All-Nitride Superconducting Qubit with Epitaxial Josephson Junctions on Si Substrate

Abstract

In superconducting qubits composed of aluminum based Josephson junctions (JJs), the decoherence from microscopic two-level systems in amorphous aluminum oxide has long been a concern. As an alternative material for the qubits, fully epitaxial NbN/AlN/ NbN JJs are an attractive candidate with the potential to solve the above problems because of crystal quality, chemical stability against oxidization, and relatively high transition temperature (～16 K) of NbN. Early studies of superconducting qubits using epitaxially grown nitride JJs have shown significant potential, but their coherence time was limited due to dielectric loss from the MgO substrate.

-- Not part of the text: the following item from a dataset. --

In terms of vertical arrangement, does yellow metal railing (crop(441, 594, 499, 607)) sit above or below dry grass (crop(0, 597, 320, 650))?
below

To improve this, we have employed a Si substrate with TiN buffer layer for the epitaxial growth of the nitride JJs and fabricated an all-nitride capacitively-shunted flux qubit coupled to a half-wavelength coplanar waveguide resonator. As the results, this nitride qubit has demonstrated a significant improvement in coherence times, such as T₁=16.3 μs and T₂=21.5 μs as the mean values of a hundred measurements, which are more than an order of magnitude longer than those reported in the literature using MgO substrates. These results are an important step towards constructing a new platform for superconducting quantum hardware.